§ Task:
Within these entries, how many lines contain the word "assets"? Answer with the number alone.

[Stored records]
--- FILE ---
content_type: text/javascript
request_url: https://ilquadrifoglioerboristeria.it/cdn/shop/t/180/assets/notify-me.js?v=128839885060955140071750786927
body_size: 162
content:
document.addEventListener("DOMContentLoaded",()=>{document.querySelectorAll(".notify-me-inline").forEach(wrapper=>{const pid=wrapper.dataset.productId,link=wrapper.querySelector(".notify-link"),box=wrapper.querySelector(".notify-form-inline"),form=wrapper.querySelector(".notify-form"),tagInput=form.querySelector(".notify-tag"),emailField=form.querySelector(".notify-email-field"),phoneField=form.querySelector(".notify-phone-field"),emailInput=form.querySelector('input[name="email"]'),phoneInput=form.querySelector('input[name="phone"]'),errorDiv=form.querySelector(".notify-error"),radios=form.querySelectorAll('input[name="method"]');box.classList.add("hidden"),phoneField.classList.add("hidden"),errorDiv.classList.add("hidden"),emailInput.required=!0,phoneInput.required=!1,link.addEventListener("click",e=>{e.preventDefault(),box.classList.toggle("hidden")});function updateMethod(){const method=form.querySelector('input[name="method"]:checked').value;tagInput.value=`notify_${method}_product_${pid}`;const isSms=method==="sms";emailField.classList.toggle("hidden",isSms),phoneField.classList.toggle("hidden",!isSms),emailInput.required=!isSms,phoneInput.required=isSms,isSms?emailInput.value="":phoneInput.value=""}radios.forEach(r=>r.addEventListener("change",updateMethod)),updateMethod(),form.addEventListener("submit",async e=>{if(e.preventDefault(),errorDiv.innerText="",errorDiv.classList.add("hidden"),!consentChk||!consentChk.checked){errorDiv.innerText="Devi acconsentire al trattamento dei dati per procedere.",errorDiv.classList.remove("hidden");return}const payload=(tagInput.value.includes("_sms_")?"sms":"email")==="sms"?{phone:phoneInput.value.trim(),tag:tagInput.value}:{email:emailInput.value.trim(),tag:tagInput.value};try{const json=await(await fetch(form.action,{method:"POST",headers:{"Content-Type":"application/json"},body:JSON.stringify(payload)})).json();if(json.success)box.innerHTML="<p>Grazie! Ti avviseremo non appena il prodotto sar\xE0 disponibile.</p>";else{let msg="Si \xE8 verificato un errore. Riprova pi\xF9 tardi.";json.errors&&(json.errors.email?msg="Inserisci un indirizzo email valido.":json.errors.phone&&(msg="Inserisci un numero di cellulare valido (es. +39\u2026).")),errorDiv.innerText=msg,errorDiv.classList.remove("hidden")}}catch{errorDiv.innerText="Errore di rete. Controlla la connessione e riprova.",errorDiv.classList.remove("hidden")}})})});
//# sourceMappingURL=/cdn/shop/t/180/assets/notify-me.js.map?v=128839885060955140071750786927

§ Task result:
2